Data supplied
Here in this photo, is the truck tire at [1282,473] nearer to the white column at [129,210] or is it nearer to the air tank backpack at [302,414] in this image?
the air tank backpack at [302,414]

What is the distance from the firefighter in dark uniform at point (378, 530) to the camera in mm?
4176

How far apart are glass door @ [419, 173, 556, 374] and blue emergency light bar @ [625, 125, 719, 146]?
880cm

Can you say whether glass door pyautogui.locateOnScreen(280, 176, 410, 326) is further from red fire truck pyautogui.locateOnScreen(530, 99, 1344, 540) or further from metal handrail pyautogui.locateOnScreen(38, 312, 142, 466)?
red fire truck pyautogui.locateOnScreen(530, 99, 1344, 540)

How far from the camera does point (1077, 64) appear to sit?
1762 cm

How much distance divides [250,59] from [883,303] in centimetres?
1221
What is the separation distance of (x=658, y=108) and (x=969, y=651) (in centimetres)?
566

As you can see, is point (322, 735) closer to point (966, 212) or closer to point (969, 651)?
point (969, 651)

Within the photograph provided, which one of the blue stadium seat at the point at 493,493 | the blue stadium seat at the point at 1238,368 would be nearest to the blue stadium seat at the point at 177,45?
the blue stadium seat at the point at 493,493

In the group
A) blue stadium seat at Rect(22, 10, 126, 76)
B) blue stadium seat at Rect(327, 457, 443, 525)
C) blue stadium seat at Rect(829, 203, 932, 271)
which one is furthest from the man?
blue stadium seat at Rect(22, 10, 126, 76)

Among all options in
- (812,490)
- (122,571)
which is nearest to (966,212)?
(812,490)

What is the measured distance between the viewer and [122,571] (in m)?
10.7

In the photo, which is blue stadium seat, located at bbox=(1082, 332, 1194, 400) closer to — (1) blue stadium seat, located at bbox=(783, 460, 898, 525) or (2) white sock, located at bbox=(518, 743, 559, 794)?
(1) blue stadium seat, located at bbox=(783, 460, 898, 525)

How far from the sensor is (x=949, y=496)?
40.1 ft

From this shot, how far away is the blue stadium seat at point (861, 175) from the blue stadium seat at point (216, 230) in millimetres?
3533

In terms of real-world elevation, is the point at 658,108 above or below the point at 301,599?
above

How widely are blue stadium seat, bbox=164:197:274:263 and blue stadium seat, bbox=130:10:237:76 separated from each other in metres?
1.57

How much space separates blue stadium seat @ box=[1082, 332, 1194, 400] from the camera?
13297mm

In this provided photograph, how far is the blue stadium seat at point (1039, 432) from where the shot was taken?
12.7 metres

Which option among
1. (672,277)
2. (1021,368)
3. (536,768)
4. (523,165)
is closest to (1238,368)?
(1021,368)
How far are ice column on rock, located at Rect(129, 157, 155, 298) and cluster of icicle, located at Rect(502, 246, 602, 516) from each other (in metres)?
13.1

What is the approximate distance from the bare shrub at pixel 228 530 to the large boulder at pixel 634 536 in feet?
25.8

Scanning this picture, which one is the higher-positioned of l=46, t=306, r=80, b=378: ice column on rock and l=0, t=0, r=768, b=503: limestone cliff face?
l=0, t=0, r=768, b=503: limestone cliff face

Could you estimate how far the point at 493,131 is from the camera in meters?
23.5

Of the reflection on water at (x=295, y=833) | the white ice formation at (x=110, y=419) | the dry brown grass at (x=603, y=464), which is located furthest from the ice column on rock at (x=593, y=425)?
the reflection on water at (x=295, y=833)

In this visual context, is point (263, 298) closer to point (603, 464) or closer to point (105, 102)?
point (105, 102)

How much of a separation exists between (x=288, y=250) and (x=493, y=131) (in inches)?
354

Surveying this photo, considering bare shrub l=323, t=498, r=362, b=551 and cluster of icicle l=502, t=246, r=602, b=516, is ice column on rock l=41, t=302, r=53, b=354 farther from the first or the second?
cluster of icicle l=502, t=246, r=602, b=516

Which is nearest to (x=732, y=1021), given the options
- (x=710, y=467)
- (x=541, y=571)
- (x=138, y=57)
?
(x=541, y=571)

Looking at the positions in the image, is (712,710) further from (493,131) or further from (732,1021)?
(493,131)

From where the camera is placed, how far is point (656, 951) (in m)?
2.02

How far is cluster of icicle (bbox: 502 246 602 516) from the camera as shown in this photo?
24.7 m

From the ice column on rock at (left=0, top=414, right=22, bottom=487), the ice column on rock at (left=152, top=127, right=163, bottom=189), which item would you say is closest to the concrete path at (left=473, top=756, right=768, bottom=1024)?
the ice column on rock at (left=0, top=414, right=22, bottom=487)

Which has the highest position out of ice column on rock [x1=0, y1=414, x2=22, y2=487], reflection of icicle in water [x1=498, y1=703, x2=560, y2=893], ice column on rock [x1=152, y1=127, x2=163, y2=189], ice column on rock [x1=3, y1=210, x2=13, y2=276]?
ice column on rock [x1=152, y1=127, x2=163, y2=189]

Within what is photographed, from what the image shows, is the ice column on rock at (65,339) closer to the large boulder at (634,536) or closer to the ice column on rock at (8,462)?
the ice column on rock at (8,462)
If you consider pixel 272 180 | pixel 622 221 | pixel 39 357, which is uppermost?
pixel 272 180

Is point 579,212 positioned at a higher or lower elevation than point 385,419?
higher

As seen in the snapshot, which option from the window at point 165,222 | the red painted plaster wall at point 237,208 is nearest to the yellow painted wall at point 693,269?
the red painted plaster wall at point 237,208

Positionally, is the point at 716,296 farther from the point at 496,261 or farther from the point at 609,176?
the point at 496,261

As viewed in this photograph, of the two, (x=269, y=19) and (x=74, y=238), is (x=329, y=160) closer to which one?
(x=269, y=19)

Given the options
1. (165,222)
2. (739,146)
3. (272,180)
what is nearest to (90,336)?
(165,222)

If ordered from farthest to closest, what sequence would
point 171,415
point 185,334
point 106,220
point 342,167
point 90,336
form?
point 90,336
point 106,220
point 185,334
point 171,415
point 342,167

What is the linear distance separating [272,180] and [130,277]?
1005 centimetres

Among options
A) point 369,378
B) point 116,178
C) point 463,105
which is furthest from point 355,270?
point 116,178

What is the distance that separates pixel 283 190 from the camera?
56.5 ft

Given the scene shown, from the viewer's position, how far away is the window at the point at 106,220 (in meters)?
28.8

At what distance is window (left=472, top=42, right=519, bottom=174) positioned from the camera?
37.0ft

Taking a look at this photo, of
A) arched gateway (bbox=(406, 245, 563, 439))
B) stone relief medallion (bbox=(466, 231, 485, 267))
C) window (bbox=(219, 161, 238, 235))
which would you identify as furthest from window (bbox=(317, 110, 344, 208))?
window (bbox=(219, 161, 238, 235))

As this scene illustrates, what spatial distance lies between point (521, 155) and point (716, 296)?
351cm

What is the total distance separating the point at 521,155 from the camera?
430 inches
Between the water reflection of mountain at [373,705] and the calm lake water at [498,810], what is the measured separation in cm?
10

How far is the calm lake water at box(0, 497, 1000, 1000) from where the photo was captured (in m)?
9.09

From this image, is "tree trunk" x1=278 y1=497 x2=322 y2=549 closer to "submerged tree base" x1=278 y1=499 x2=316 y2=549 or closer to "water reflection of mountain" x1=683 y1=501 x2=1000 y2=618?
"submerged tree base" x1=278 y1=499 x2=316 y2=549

Given request
Repeat each entry word for word.

Answer to the task
Here in this photo, is the truck tire at [1282,473] nearer to the white column at [129,210] or is it nearer to the air tank backpack at [302,414] in this image?
the air tank backpack at [302,414]

What is the distance from the firefighter in dark uniform at point (378, 530) to the camera in mm?
4176

How far apart are glass door @ [419, 173, 556, 374] and blue emergency light bar @ [625, 125, 719, 146]?
880cm

Can you say whether glass door pyautogui.locateOnScreen(280, 176, 410, 326) is further from red fire truck pyautogui.locateOnScreen(530, 99, 1344, 540) or further from metal handrail pyautogui.locateOnScreen(38, 312, 142, 466)?
red fire truck pyautogui.locateOnScreen(530, 99, 1344, 540)

How far from the camera does point (1077, 64) appear to sit?
1762 cm

How much distance divides [250,59] from [883,303] in centimetres?
1221
What is the separation distance of (x=658, y=108) and (x=969, y=651) (in centimetres)?
566

As you can see, is point (322, 735) closer to point (966, 212) or closer to point (969, 651)?
point (969, 651)

Within the photograph provided, which one of the blue stadium seat at the point at 493,493 | the blue stadium seat at the point at 1238,368 would be nearest to the blue stadium seat at the point at 177,45?
the blue stadium seat at the point at 493,493

In the group
A) blue stadium seat at Rect(22, 10, 126, 76)
B) blue stadium seat at Rect(327, 457, 443, 525)
C) blue stadium seat at Rect(829, 203, 932, 271)
which one is furthest from the man?
blue stadium seat at Rect(22, 10, 126, 76)

Among all options in
- (812,490)
- (122,571)
which is nearest to (966,212)?
(812,490)

What is the measured distance between the viewer and [122,571] (in m)?
10.7

In the photo, which is blue stadium seat, located at bbox=(1082, 332, 1194, 400) closer to — (1) blue stadium seat, located at bbox=(783, 460, 898, 525) or (2) white sock, located at bbox=(518, 743, 559, 794)?
(1) blue stadium seat, located at bbox=(783, 460, 898, 525)

How far from the sensor is (x=949, y=496)?
40.1 ft

From this shot, how far away is the blue stadium seat at point (861, 175) from the blue stadium seat at point (216, 230) in millimetres?
3533

In terms of real-world elevation, is the point at 658,108 above or below the point at 301,599?
above

How widely are blue stadium seat, bbox=164:197:274:263 and blue stadium seat, bbox=130:10:237:76 separated from each other in metres?
1.57

How much space separates blue stadium seat @ box=[1082, 332, 1194, 400] from the camera?
13297mm

In this provided photograph, how far is the blue stadium seat at point (1039, 432) from where the shot was taken?
12.7 metres

Which option among
1. (672,277)
2. (1021,368)
3. (536,768)
4. (523,165)
is closest to (1238,368)?
(1021,368)
How far are ice column on rock, located at Rect(129, 157, 155, 298) and cluster of icicle, located at Rect(502, 246, 602, 516) from each other (in metres)?
13.1

What is the approximate distance from the bare shrub at pixel 228 530 to the large boulder at pixel 634 536 in feet?
25.8

Scanning this picture, which one is the higher-positioned of l=46, t=306, r=80, b=378: ice column on rock and l=0, t=0, r=768, b=503: limestone cliff face?
l=0, t=0, r=768, b=503: limestone cliff face

Could you estimate how far the point at 493,131 is from the camera in meters?
23.5

Of the reflection on water at (x=295, y=833) | the white ice formation at (x=110, y=419) | the dry brown grass at (x=603, y=464), which is located furthest from the ice column on rock at (x=593, y=425)?
the reflection on water at (x=295, y=833)

In this visual context, is point (263, 298) closer to point (603, 464) or closer to point (105, 102)?
point (105, 102)

How much of a separation exists between (x=288, y=250) and (x=493, y=131) (in inches)?
354

Surveying this photo, considering bare shrub l=323, t=498, r=362, b=551 and cluster of icicle l=502, t=246, r=602, b=516, is ice column on rock l=41, t=302, r=53, b=354 farther from the first or the second?
cluster of icicle l=502, t=246, r=602, b=516

Which is nearest to (x=732, y=1021), given the options
- (x=710, y=467)
- (x=541, y=571)
- (x=138, y=57)
?
(x=541, y=571)

Looking at the positions in the image, is (712,710) further from (493,131) or further from (732,1021)?
(493,131)

From where the camera is placed, how far is point (656, 951) (in m)?
2.02

How far is cluster of icicle (bbox: 502 246 602 516) from the camera as shown in this photo?
24.7 m

From the ice column on rock at (left=0, top=414, right=22, bottom=487), the ice column on rock at (left=152, top=127, right=163, bottom=189), which item would you say is closest to the concrete path at (left=473, top=756, right=768, bottom=1024)?
the ice column on rock at (left=0, top=414, right=22, bottom=487)

Which has the highest position out of ice column on rock [x1=0, y1=414, x2=22, y2=487], reflection of icicle in water [x1=498, y1=703, x2=560, y2=893], ice column on rock [x1=152, y1=127, x2=163, y2=189], ice column on rock [x1=3, y1=210, x2=13, y2=276]?
ice column on rock [x1=152, y1=127, x2=163, y2=189]

Within what is photographed, from what the image shows, is the ice column on rock at (65,339) closer to the large boulder at (634,536) or closer to the ice column on rock at (8,462)?
the ice column on rock at (8,462)
If you consider pixel 272 180 | pixel 622 221 | pixel 39 357, which is uppermost?
pixel 272 180

Is point 579,212 positioned at a higher or lower elevation than point 385,419?
higher

As seen in the snapshot, which option from the window at point 165,222 | the red painted plaster wall at point 237,208 is nearest to the yellow painted wall at point 693,269?
the red painted plaster wall at point 237,208

Positionally, is the point at 716,296 farther from the point at 496,261 or farther from the point at 609,176?
the point at 496,261

As viewed in this photograph, of the two, (x=269, y=19) and (x=74, y=238), is (x=329, y=160) closer to which one?
(x=269, y=19)

Given the options
1. (165,222)
2. (739,146)
3. (272,180)
what is nearest to (90,336)?
(165,222)

If ordered from farthest to closest, what sequence would
point 171,415
point 185,334
point 106,220
point 342,167
point 90,336
form?
point 90,336
point 106,220
point 185,334
point 171,415
point 342,167

What is the linear distance separating [272,180] and [130,277]?
1005 centimetres

Among options
A) point 369,378
B) point 116,178
C) point 463,105
which is furthest from point 355,270?
point 116,178

What is the distance that separates pixel 283 190 from the camera?
56.5 ft

Given the scene shown, from the viewer's position, how far away is the window at the point at 106,220 (in meters)?
28.8

At what distance is window (left=472, top=42, right=519, bottom=174) positioned from the camera?
37.0ft

Taking a look at this photo, of
A) arched gateway (bbox=(406, 245, 563, 439))
B) stone relief medallion (bbox=(466, 231, 485, 267))
C) window (bbox=(219, 161, 238, 235))
which would you identify as furthest from window (bbox=(317, 110, 344, 208))?
window (bbox=(219, 161, 238, 235))

As this scene illustrates, what spatial distance lies between point (521, 155) and point (716, 296)?
351cm

What is the total distance separating the point at 521,155 from the camera?
430 inches
Between the water reflection of mountain at [373,705] and the calm lake water at [498,810], what is the measured separation in cm?
10

How far is the calm lake water at box(0, 497, 1000, 1000) from where the photo was captured (in m)?
9.09

From this image, is "tree trunk" x1=278 y1=497 x2=322 y2=549 closer to "submerged tree base" x1=278 y1=499 x2=316 y2=549 or closer to "water reflection of mountain" x1=683 y1=501 x2=1000 y2=618?
"submerged tree base" x1=278 y1=499 x2=316 y2=549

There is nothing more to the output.